GORDON MURPHY, general manager of The Storehouse of Vision Chicago, has been the primary force behind the development this distribution center than makes donated building materials available to churches, affordable housing developers and individuals. The Storehouse also offers a warehouse job trainee program for the unemployed and the hard to employ. Murphy helped raise more than $1.5 million in donated product and brought in more than 400 members last year. Prior to working with Vision Chicago, he was president and CEO of OPPORTUNITY International.

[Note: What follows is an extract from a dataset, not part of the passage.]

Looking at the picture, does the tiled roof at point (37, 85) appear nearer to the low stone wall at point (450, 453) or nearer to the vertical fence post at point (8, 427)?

KEVIN HUNTER is director of Northwest Vision Cities, focusing on mobilizing church-based coalitions in the Seattle, Tacoma and Spokane areas. He was instrumental in developing a large, diverse and faith-based coalition to advocate for the Charitable Choice provision before the State Legislature in Olympia. Prior to coming to World Vision, Hunter served as metro director of Young Life in Tacoma.
MARK HARDEN is mobilizing churches in the Detroit area, both urban and suburban, to come together to address needs through the LOVE INC clearinghouse model. Formerly, Harden was community development specialist for Neighborhood Service Organization. Using his years of experience as a police officer, he also was the founder and executive director of the Streetwise, Inc. youth violence prevention programs.
TOM JONES, based in the Washington, DC area, is senior advisor for World Vision in the United States. He began his life’s work in Chicago where he worked with youth and gangs during the early 1960s. In 1967, he helped organize one of the first statewide farmworker/rural development organizations in the nation. For the next seven years, he worked with migrant families in the United States and Mexico. In 1975, Jones became the founding director of the National Association of Farmworker and Rural Organizations, a coalition of more than 400 community-based organizations. In 1980, he established the Enterprise Fund, which provided technical and management support, assistance and training to hundreds of organizations, institutions and government in the U.S., Asia, Africa and Latin America. Since the 1980s, he has been a consultant to World Vision and other international and U.S.-focused development organizations.